Now that Illinois' contentious primaries are over, state lawmakers have an opportunity to get back to business and tackle the litany of financial woes affecting the state. This year, Illinois ranked dead last on U.S. News & World Report's list of the most fiscally stable states.
Despite this ranking, some Illinois legislators continue to push bills that add undue stress to the state's business community. One key example is the push to put the state in the business of insurance. Specifically, both the House and Senate are considering bills that would establish the Illinois Employers Mutual Insurance Company (IEMIC), a workers' compensation insurance company funded by taxpayers and managed by the Illinois government.
For those of you who might be familiar with Illinois' workers' compensation system, you know that Illinois already has the most competitive marketplace in the nation -- 323 insurers currently compete for business in the state. With many private companies competing for business, there is no need for the government to enter the market.
Now, though the marketplace is vibrant, it is fair to say that there can be improvement to the current system, especially with respect to increasing the potential for lower costs. But unlike proposals such as HB 4595 and SB 2973, very few people are talking about the three reforms that would actually make a difference: instituting a Medicare-based fee schedule, investigating why Illinois pays more in indemnity benefits that anywhere else in the country and holding attorneys and medical providers to the same transparency standards as everyone else.
First, the fee schedule for medical reimbursement rates in Illinois is awkwardly and uniquely constructed to enrich Illinois' homegrown pharmaceutical companies and hospitals. Recent discussions at the state's Workers' Compensation Commission indicate that medical reimbursement rates in Illinois for many procedures average 200 to 300 percent of the scheduled Medicare prices for the same treatments.
In order to contain these costs, lawmakers should implement a Medicare-based fee schedule in Illinois. It would result in consistent, up-to-date, and predictable cost estimates for medical procedures and medications while maintaining high-quality care for Illinois workers.
Second, legislators should try and understand why Illinois pays so much more in indemnity benefits (wage replacement) than the rest of the nation. In Illinois, indemnity benefits are 53 percent of the total benefit costs, while medical care accounts for 47 percent of costs.
Nationally, however, indemnity benefits are just 41 percent of workers' compensation costs. These wage replacement costs can continue for weeks or months, depending on the severity of the injury, and can significantly increase the cost of a workers' compensation claim. We are not suggesting an increase or decrease in these benefits -- we only recommend that this divergence from the national average be closely examined to try and determine its cause.
Finally, attorneys and medical providers involved in the workers' compensation process should be subject to the same extensive reporting required of workers' compensation insurers, who must report information like the number of contested claims, the amount spent on legal defense, the total amount of medical costs billed to the employer, and much more every year. Attorneys and medical providers are not required to submit this data. As a result, legislators and regulators are not equipped with a complete body of information that can be used to thoroughly evaluate the impact and effects of any changes to the state's workers' compensation system.
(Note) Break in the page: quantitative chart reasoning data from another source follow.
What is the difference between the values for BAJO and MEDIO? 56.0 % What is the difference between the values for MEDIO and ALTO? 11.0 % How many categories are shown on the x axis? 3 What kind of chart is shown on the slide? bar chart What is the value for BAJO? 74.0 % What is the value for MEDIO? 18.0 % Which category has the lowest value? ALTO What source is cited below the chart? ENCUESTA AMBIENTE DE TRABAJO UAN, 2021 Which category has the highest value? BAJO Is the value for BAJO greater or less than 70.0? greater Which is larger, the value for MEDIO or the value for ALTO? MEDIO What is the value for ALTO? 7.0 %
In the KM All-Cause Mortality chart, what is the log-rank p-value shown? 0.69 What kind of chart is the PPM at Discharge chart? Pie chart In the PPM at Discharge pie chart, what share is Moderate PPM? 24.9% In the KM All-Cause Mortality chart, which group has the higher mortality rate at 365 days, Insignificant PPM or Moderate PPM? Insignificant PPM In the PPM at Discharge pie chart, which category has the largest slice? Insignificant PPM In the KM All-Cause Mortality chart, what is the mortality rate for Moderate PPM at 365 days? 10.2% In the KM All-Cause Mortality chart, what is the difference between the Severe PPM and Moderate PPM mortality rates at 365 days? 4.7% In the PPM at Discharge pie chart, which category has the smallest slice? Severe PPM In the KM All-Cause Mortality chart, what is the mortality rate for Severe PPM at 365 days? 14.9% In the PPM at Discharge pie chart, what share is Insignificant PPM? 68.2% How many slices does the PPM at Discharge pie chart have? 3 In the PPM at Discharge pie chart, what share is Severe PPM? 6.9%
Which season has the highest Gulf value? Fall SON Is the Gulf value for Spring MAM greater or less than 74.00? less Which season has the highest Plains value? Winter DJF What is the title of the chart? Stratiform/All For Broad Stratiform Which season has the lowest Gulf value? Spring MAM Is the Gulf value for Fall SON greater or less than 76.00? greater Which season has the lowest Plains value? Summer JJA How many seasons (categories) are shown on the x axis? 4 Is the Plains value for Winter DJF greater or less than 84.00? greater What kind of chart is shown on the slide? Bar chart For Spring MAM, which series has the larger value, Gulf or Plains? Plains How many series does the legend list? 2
These three proposals would be good first steps toward reducing workers' compensation costs in Illinois. Introducing a new, state-funded company, on the other hand, does nothing of the sort. It's like Gov. Rauner stated when he vetoed this exact same proposal last summer, "This bill does nothing to address the actual cost drivers and broken aspects of our workers' compensation system, which are significant contributors to the flight of businesses and jobs from Illinois and obstacles to the efficient and effective system that injured workers deserve."
Only when legislators focus on proposals that will actually lead to lowering the high cost of doing business in Illinois will the state begin to pull itself out of its financial sinkhole. Now that the political game is over for a few months, we hope that legislators will take the time to really tackle the tough issues.
Steve Schneider is the American Insurance Association's vice president of state affairs for the Midwest region.